» Your objective
Would you transcribe the entries below, beginning at the line with "Grilled sardines with" and ending after the line with "Artwork with an", exactly, with no picture and nothing more?

» Information shown
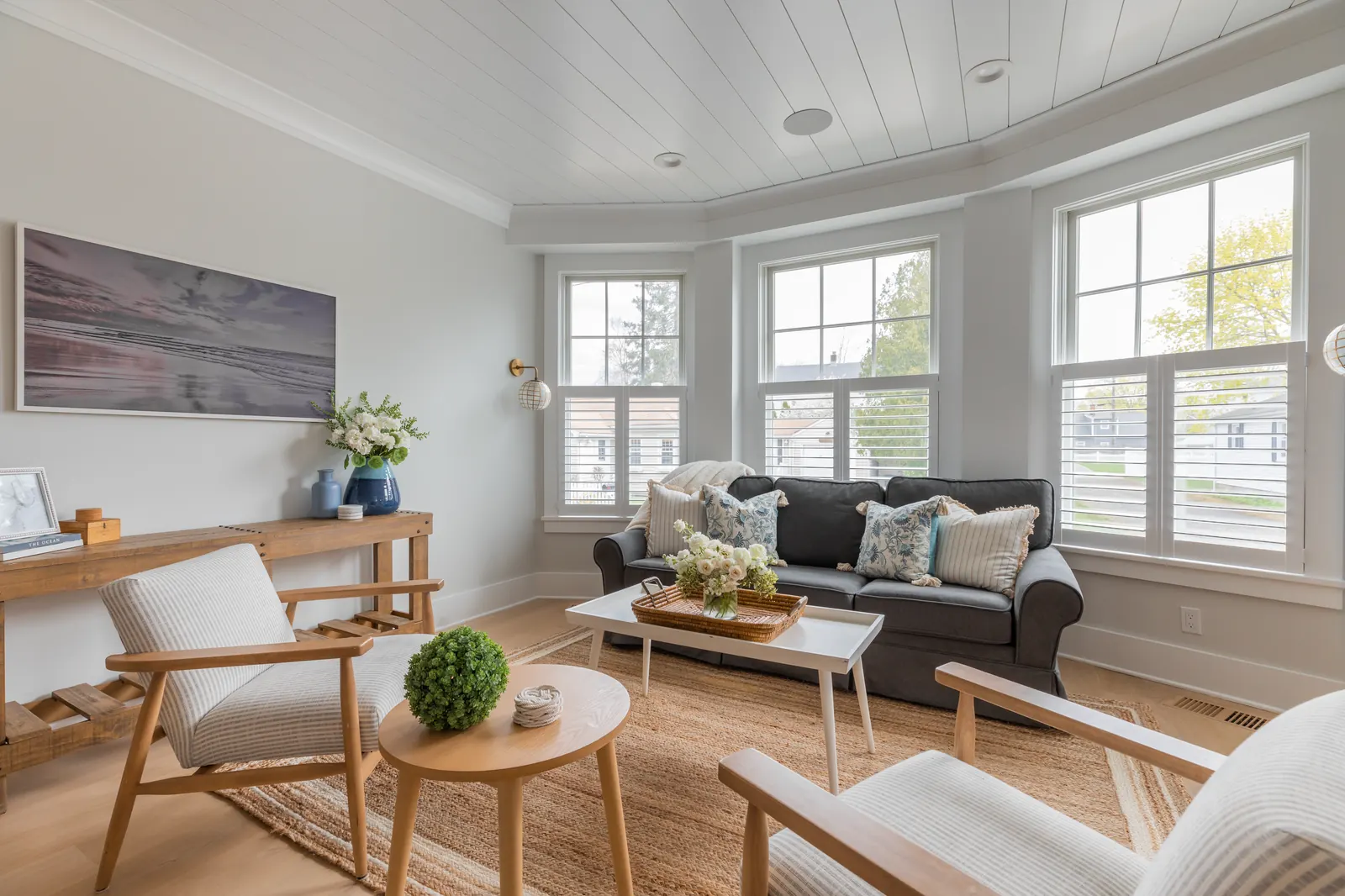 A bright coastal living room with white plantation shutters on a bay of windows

---

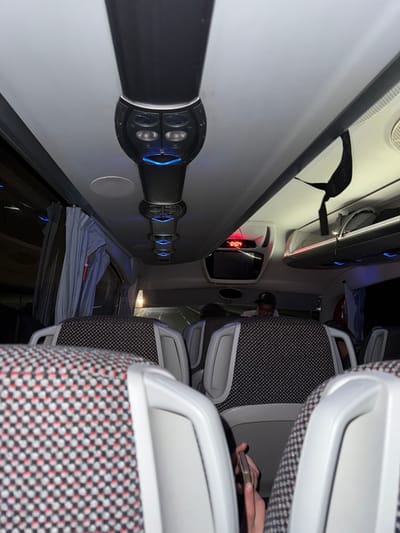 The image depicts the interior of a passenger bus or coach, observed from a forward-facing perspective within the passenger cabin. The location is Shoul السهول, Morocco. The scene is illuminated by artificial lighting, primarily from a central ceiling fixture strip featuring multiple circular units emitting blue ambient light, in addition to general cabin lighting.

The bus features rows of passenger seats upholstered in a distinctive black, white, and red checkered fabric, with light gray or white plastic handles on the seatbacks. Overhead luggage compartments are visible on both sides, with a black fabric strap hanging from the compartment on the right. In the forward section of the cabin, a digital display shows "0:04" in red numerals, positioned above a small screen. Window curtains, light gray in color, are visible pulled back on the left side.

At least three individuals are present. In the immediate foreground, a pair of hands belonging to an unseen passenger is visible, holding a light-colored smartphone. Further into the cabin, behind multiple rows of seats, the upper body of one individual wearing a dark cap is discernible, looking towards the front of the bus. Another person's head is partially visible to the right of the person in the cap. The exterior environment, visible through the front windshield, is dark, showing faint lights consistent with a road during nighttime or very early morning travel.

...

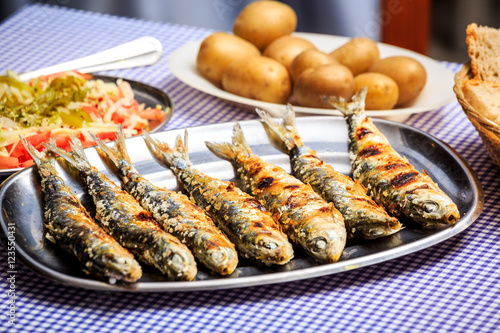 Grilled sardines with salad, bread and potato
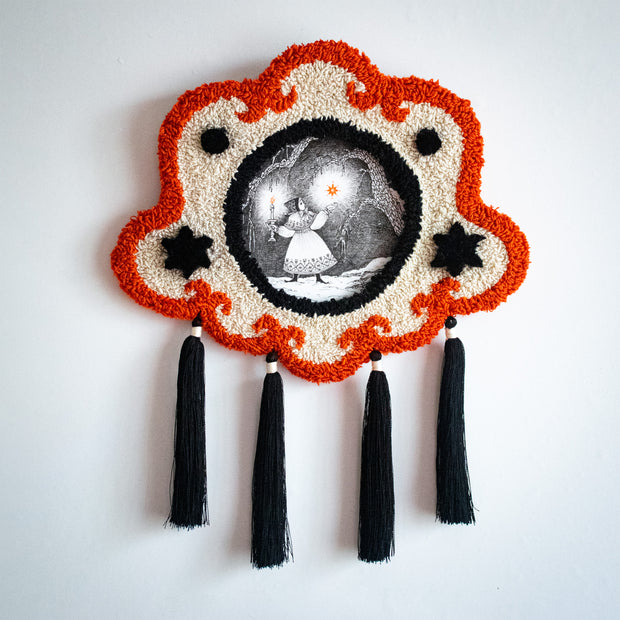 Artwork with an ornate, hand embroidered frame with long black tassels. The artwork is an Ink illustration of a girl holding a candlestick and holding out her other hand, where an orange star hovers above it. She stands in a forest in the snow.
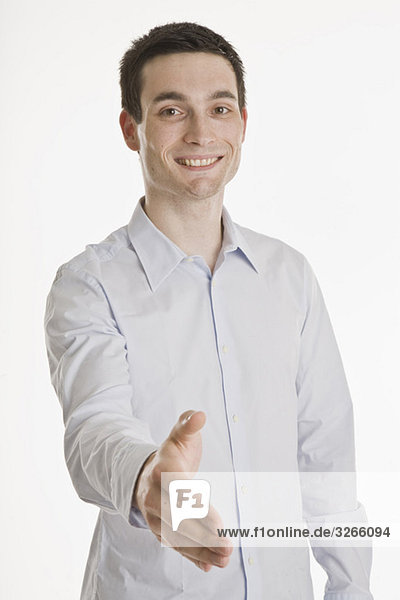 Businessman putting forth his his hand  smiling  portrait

» Response to the task
 Grilled sardines with salad, bread and potato
 Artwork with an ornate, hand embroidered frame with long black tassels. The artwork is an Ink illustration of a girl holding a candlestick and holding out her other hand, where an orange star hovers above it. She stands in a forest in the snow.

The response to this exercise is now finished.